The album seems like you’re taking stock in everything. Looking at what you’ve done and why you’ve done it.
Or trying to figure out.… When I first started putting out records, a lot of the vibe of what I was doing and the genre I was involved in was social. It was a lot of about being around your friends and what you guys could do together. As I’ve got older, that kind of mentality has sort of fallen by the wayside in my life. It’s just music has become about something else for me. I think it’s taken the place of what something like drawing and painting used to be for me, where it was just a thing that I enjoyed because of how private and intimate it was. It was just me versus me, to a large degree. I think these days, you know, being a braggadocious public figure is just not what I naturally gravitate towards, as much as I love rap and rapping.

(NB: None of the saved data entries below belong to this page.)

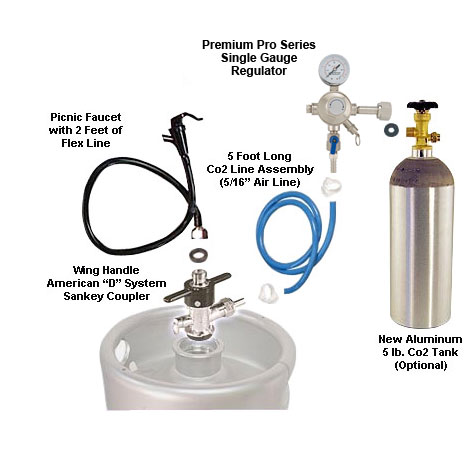 Premium Pro Series
Single Gauge
Regulator

Picnic Faucet
with 2 Feet of
Flex Line

5 Foot Long
Co2 Line Assembly
(5/16" Air Line)

Wing Handle
American "D" System
Sankey Coupler

New Aluminum
5 lb. Co2 Tank
(Optional)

It’s sort of like what the lyrics to 2001’s “No Regrets” were about — but you weren’t living it back then.
Yeah, in some ways I could see that. I feel like “No Regrets” was a bit of a fantasy, because it just seems to be this person that’s always happy — and that’s definitely not me.

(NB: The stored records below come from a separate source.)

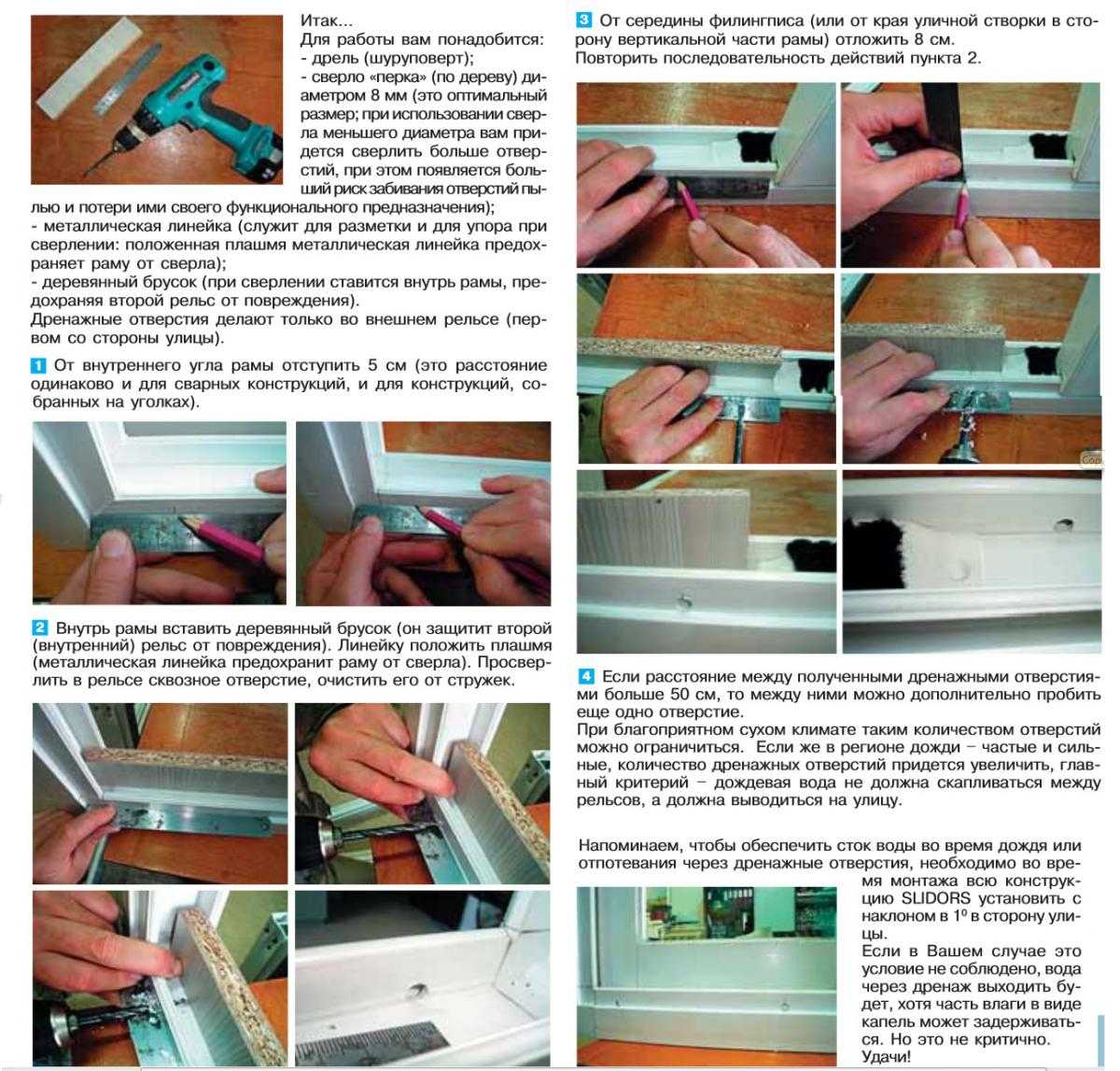 Итак...
Для работы вам понадобится:
- дрель (шуруповерт);
- сверло «перка» (по дереву) диаметром 8 мм (это оптимальный размер; при использовании сверла меньшего диаметра вам придется сверлить больше отверстий, при этом появляется больший риск забивания отверстий пылью и потери ими своего функционального предназначения);
- металлическая линейка (служит для разметки и для упора при сверлении: положенная плашмя металлическая линейка предохраняет раму от сверла);
- деревянный брусок (при сверлении ставится внутрь рамы, предохраняя второй рельс от повреждения).
Дренажные отверстия делают только во внешнем рельсе (первом со стороны улицы).

1 От внутреннего угла рамы отступить 5 см (это расстояние одинаково и для сварных конструкций, и для конструкций, собранных на уголках).

2 Внутрь рамы вставить деревянный брусок (он защитит второй (внутренний) рельс от повреждения). Линейку положить плашмя (металлическая линейка предохранит раму от сверла). Просверлить в рельсе сквозное отверстие, очистить его от стружек.

3 От середины филингписа (или от края уличной створки в сторону вертикальной части рамы) отложить 8 см.
Повторить последовательность действий пункта 2.

4 Если расстояние между полученными дренажными отверстиями больше 50 см, то между ними можно дополнительно пробить еще одно отверстие.
При благоприятном сухом климате таким количеством отверстий можно ограничиться. Если же в регионе дожди – частые и сильные, количество дренажных отверстий придется увеличить, главный критерий – дождевая вода не должна скапливаться между рельсов, а должна выводиться на улицу.

Напоминаем, чтобы обеспечить сток воды во время дождя или отпотевания через дренажные отверстия, необходимо во время монтажа всю конструкцию SLIDORS установить с наклоном в $1^0$ в сторону улицы.
Если в Вашем случае это условие не соблюдено, вода через дренаж выходить будет, хотя часть влаги в виде капель может задерживаться. Но это не критично.
Удачи!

You retreated to a barn to making this thing happen.
Yeah. It was basically just a year renting this place. That was where, I guess, a lot of the initial ideas were put down. It’s the part of the record that I just sort of romanticized because it does have the aspect of solitude and just kind of getting out and moving, and just kind of parsing through your thoughts. Really it was just I just wanted to work. I wasn’t being productive where I was [in San Francisco], so I was able to go to this place and just make a ton of beats and start a bunch of stuff. I didn’t create a whole record there or anything, but I was able to get up every day and make my life completely about that.
And then [I] eventually left and just kind of got my next apartment in the city. I’m in Portland right now.… I’ve always recorded at home. That’s been part of what it’s about to me. I’ve never been the kind of guy who rents a studio. My studios are always pretty janky. I mean I have a vocal booth at my house and stuff, but it’s somewhere between a terrible home studio and a nice studio that you pay for…. I just have always liked to be around my place and be at my leisure to just recording the song a hundred times if I want to. Or one time. And just not worry about anything else.
“Kirby” is about the therapeutic nature of cat ownership. Did a therapist actually recommend that you get a kitten?
Yeah, pretty much…. I don’t know if it was brought up by them or brought up by me, but it was definitely confirmed as a good idea [laughs]. Just how animals can give us, you know, a feeling of a purpose, to some degree, and just taking care of something can be a positive thing.
Kirby’s the actual name of your actual cat?
Yeah.
Is it named after Kirby Puckett or Kirby the video game character, or…?It’s funny. I was binge-watching some show and then some side character named Kirby came in and I just remember thinking, “That’s a good name for a cat.” And [laughs] then I found myself a good cat that didn’t have a name and just put one and one together. Kirby was the cat. But this Kirby is a female, so no Kirby Puckett.
Something that certainly wasn’t around in days you started making records is Rap Genius. As someone whose lyrics can be open to a lot of interpretation how do you feel about people, you know, picking apart your bars in this fashion?
I think I learned very quickly after I started putting out music … you just learn that people are going to take what they want and make it fit their agenda or make it fit their interpretation. And you make peace with that or you suffer forever. [Laughs.] It’s inevitable. The other thing that I’ve noticed, in regards to the new record, people have told me… I think some of the heavy-handed cryptic-ness that I’ve used as maybe a crutch in the past is sort of less prevalent this time around.
That’s accurate.
Maybe that’s going to make the Rap Genius part of the record less fun [laughs] for somebody?